Quote the lines of the listing below verbatim, starting at the line that contains "How far does" and continuing through the end of the listing.
■ ■ ■
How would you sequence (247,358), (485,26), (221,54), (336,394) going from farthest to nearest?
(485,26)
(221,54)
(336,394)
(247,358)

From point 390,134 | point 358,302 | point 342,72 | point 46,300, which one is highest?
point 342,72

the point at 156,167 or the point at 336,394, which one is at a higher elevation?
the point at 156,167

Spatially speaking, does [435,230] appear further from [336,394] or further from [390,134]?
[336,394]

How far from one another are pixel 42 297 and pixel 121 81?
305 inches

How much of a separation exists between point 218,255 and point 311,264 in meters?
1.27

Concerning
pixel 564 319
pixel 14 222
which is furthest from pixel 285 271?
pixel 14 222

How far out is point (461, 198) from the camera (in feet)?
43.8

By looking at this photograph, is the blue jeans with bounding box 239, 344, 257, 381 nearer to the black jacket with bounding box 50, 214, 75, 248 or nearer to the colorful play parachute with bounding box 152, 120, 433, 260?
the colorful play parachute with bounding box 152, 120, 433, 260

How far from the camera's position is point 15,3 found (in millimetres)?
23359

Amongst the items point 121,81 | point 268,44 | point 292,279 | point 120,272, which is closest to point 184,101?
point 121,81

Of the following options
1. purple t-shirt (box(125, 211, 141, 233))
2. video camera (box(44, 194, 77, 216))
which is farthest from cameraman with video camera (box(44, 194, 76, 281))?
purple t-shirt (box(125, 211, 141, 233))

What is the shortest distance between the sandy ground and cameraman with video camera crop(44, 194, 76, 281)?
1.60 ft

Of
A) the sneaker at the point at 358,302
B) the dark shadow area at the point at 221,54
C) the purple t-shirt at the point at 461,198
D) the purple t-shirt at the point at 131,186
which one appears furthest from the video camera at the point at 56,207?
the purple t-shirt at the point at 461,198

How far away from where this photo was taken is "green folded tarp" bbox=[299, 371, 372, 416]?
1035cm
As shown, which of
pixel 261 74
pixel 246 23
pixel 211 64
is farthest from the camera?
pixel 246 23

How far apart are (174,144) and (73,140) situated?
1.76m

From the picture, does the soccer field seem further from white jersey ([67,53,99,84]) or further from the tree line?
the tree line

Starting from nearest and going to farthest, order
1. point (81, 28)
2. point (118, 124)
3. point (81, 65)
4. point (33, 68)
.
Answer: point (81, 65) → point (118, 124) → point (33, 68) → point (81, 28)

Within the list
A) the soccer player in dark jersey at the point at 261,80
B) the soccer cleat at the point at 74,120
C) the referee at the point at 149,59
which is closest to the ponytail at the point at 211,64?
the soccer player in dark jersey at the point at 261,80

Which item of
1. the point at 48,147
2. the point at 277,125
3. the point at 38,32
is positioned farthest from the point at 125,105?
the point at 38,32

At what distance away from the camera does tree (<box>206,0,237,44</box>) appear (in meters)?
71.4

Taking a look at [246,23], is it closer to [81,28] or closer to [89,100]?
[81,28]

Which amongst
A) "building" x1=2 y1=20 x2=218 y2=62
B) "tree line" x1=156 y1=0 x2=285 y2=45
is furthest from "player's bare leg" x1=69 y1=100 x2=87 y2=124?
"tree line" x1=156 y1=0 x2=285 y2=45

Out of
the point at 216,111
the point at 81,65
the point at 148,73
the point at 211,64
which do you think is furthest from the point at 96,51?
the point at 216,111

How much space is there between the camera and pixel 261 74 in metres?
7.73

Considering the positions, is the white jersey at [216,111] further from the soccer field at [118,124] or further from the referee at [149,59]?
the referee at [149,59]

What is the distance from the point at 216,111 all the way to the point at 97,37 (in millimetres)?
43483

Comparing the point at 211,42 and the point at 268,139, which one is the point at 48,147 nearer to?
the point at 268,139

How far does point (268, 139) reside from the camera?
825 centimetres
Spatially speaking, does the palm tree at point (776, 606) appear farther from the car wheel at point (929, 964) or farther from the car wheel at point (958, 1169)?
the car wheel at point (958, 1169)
■ ■ ■
[SOLUTION TO THE PROBLEM]:
How far does point (268, 139) reside from the camera?
825 centimetres
Spatially speaking, does the palm tree at point (776, 606) appear farther from the car wheel at point (929, 964) or farther from the car wheel at point (958, 1169)?
the car wheel at point (958, 1169)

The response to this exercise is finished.